Slow and Steady: Post-rock instrumentalists Tortoise look to the future with a new album and tour

2009 might just be the Year of the Tortoise — what with the band's numerous festival performances, massive tours, the fantastic new Thrill Jockey album Beacons of Ancestorship and a series of live performances of its highly influential 1996 record, Millions Now Living Will Never Die. Since the Chicago instrumental outfit usually subscribes to the slow-and-steady mentality of its namesake, its hare-like pace over the past twelve months is astonishing. Bassist Doug McCombs spoke to B-Sides in anticipation of Tortoise's return to St. Louis.

B-Sides: Did you have any specific goals with Beacons of Ancestorship? It's definitely a departure from [2004's] It's All Around You.

Doug McCombs: With It's All Around You, the focus of that album was trying to hone our skills as songwriters and arrangers. It was kind of us trying to perfect something — or, rather, to make something perfect. So I think when we started working on this new album, we wanted to try and get into something sloppier or messier. So the first thing we did, we just started improvising together. And we tried a few experiments with, for lack of a better term, modern composition, but nothing really came from any of that. In the end, the conceptual theme of Beacons was to just be a little bit rougher around the edges and sound a little more human.

I think that comes out strongly on — I don't know how to pronounce it — [the song] "Yinxianghechengqi."

I know which one you're talking about; I don't know how to pronounce it either. That roughness is always part of the challenge of making Tortoise records. A lot of people associate raw-sounding instruments with low fidelity. If something is right in your face, or it's real distorted or overdriven, or the drums are overdriven, people associate that with poor recording quality. So for us, it's interesting to get things that sound fucked up like that and have it be a high-fidelity recording. The purpose of a high-fidelity recording is for you to hear stuff the way it's meant to be heard, and I guess that's part of what we try to do in this band in the studio. We try to come up with cool, fucked-up sounds that are interesting to hear.

While you were working on Beacons, Tortoise played some shows for All Tomorrow's Parties' Don't Look Back series, where you performed Millions Now Living Will Never Die. Did getting into the mindset of that record influence the new album?

Actually, I feel like doing those Don't Look Back shows was kind of at odds with where we are now as a band. Just because I guess it seems a little, I don't know, counterproductive to me. The last Millions Now Living show was right around the same time that we had been playing a lot of new material from what eventually became our new album. So the point was really driven home because we had all these songs we were excited about playing and here we are planning on playing an album of songs we did fifteen years ago. It just didn't seem very fulfilling.

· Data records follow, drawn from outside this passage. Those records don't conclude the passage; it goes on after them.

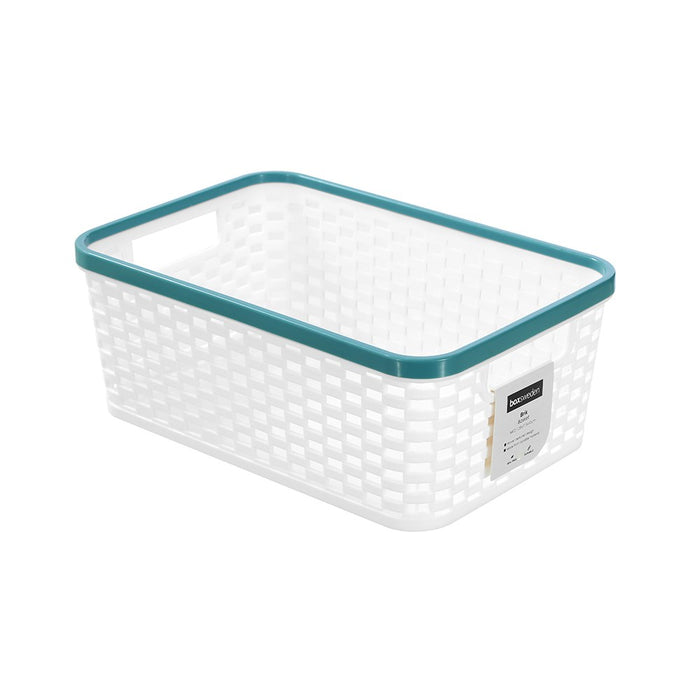 Boxsweden Brik Basket Med 26X17.5X10Cm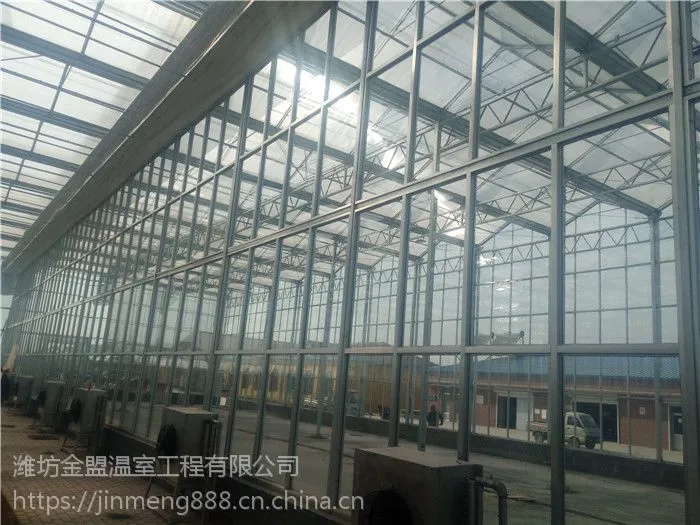 玻璃生态温室工程，温室餐厅价格，生态温室工程厂家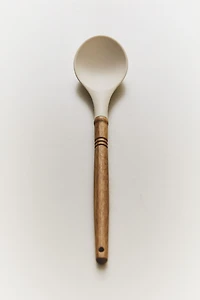 SILICONE LADLE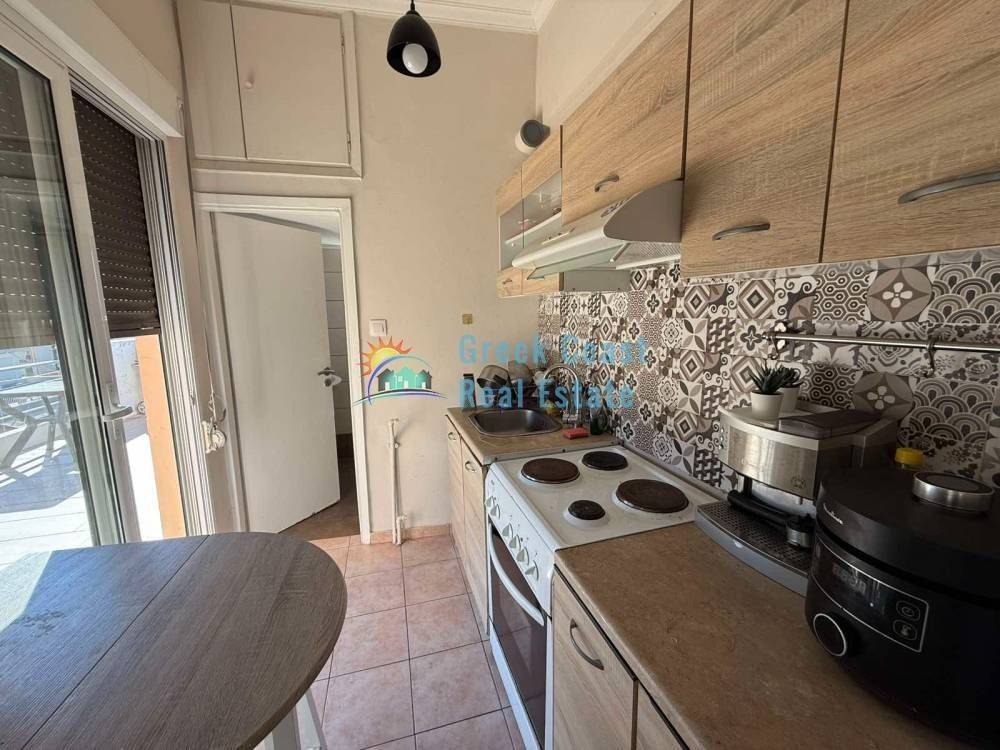 Σαλοκουζίνα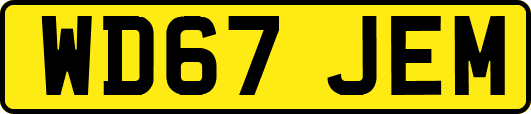 WD67JEM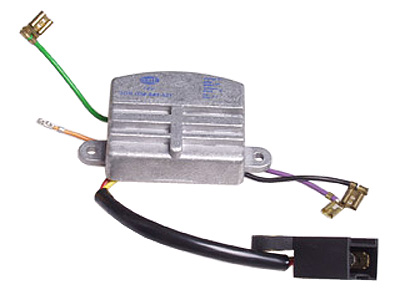 SÄÄDIN 9RC7050/7080 HELLA - Lataus-säädin - 2020-1713 - 1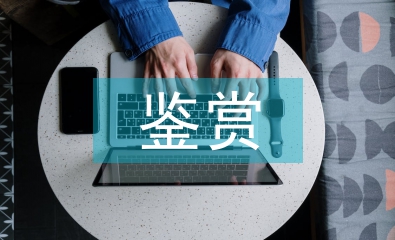 文學作品鑒賞論文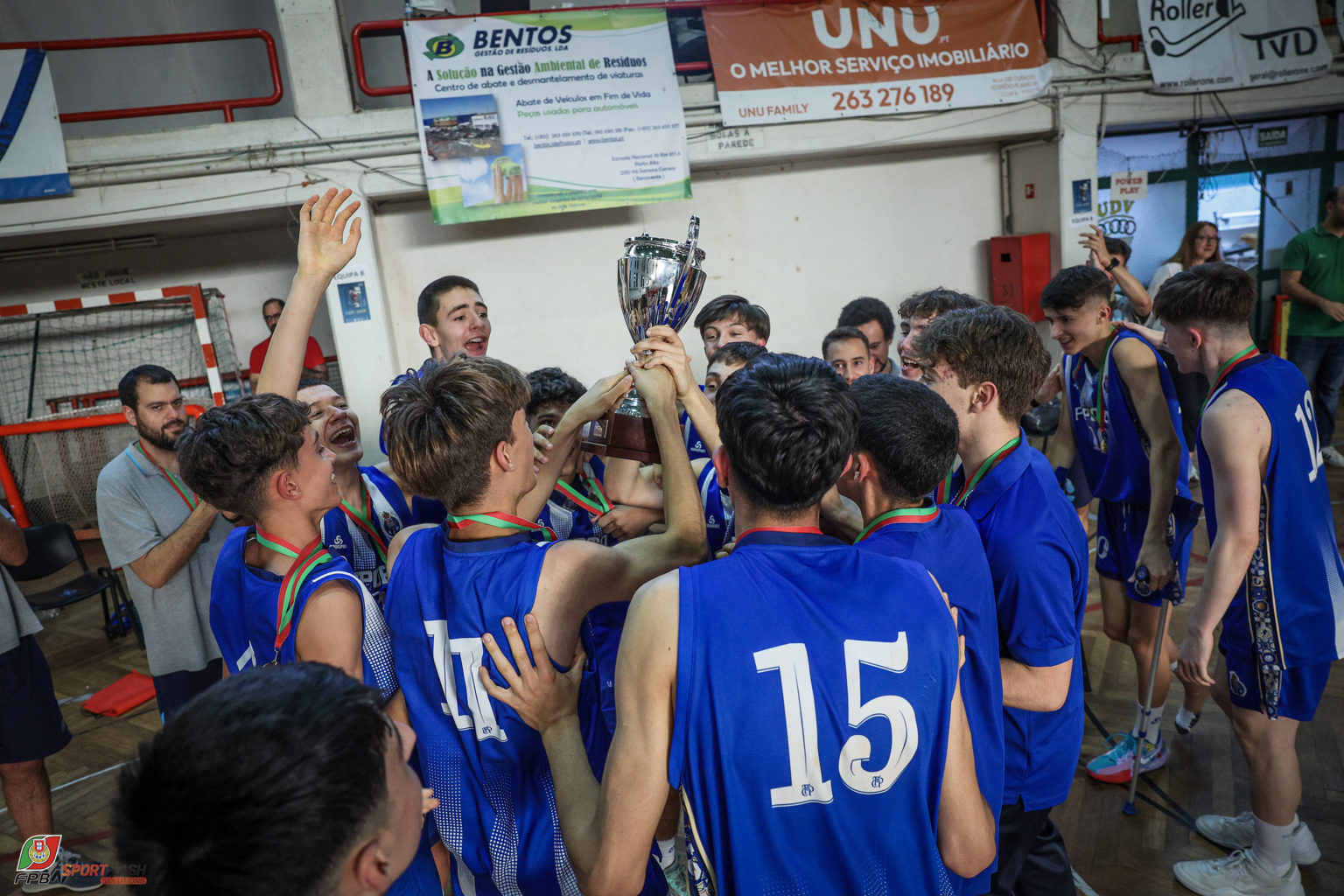 ABL imagem de galeria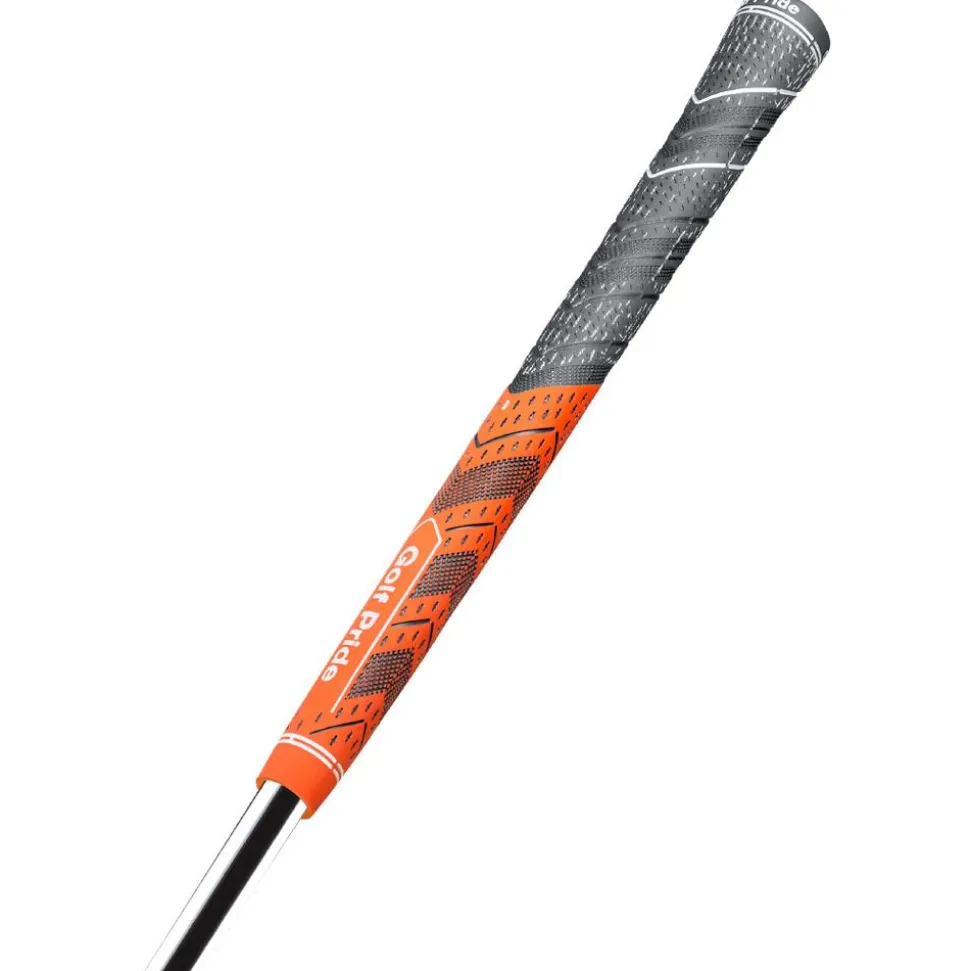 Grip Club Golf Pride MCC Plus4 Orange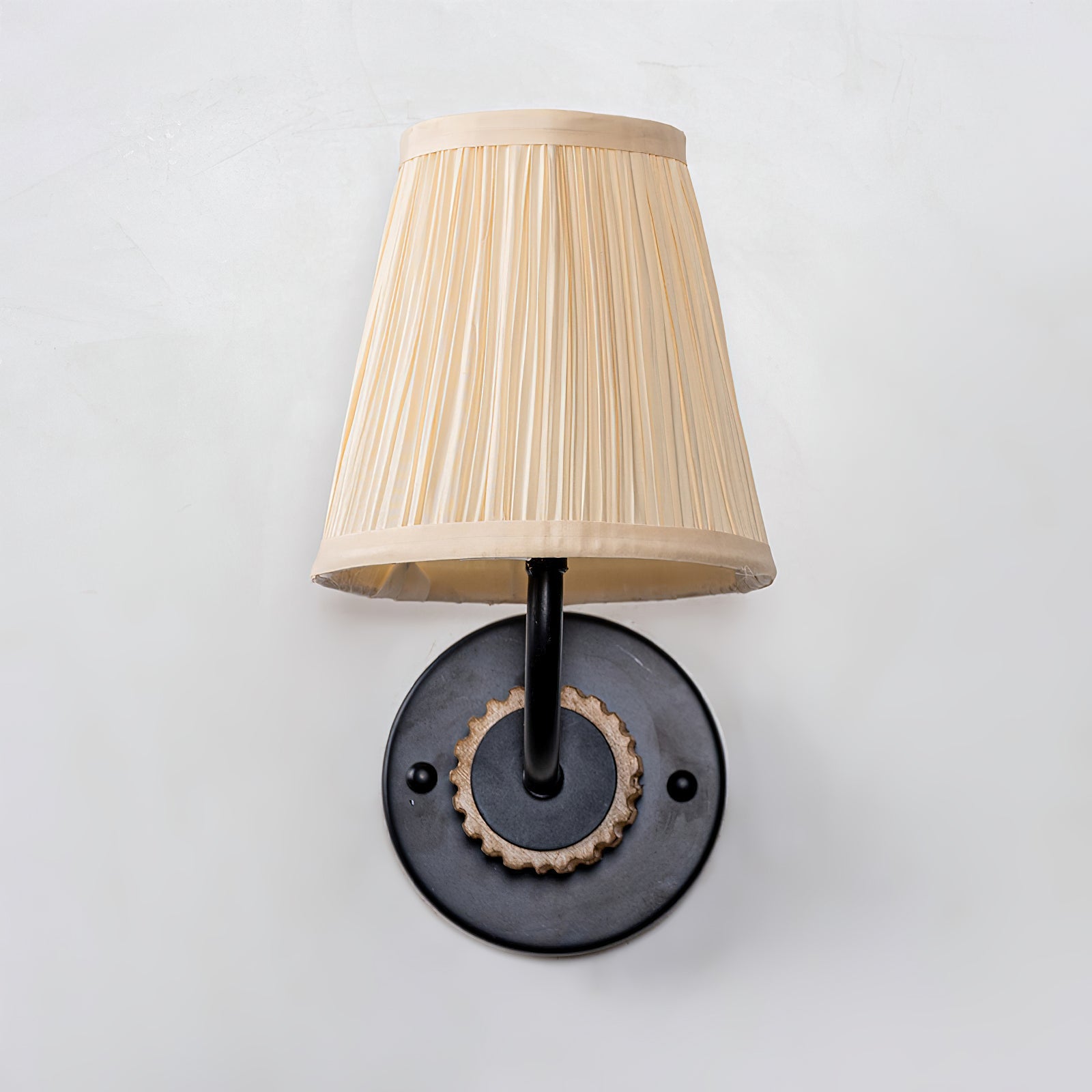 Whitmore Stone Archway Sconce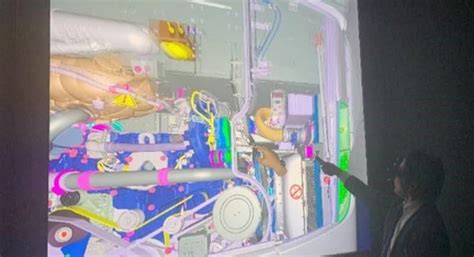 Daimler India CV opens virtual reality centre in Chennai | Autocar ...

It seems like people have gravitated toward Millions Now Living lately because it's considered this defining moment in the post-rock movement. Is that flattering?

Well, I definitely appreciate the attention, but I'm just glad people like it and are interested in it. With Millions, we were aware that we were kind of breaking through into something new for ourselves that was going to point the way to what we could do in the future. But other than that, we didn't really see it as a signpost for any sort of movement or anything. It was just sort of a breakthrough for our personal accomplishments, and I think that's kind of the way we look at it still. That album sort of helped us realize the possibilities of what we could do.

Fifteen years after realizing your possibilities, did limiting those shows to only the songs from Millions feel like a regression?

As a group, I feel like we are happy to acknowledge our past. We still have songs from our entire back catalog that we play in a live set. Just focusing on one album and nothing else was a little frustrating. I don't know, it just doesn't seem that healthy. It's not that productive to us to do something like that.

I hope I didn't bring up any bad memories!

Oh, no! I mean, overall it was definitely worth it, and I'm not saying we didn't have a good time doing it. It was just not what our band is really about.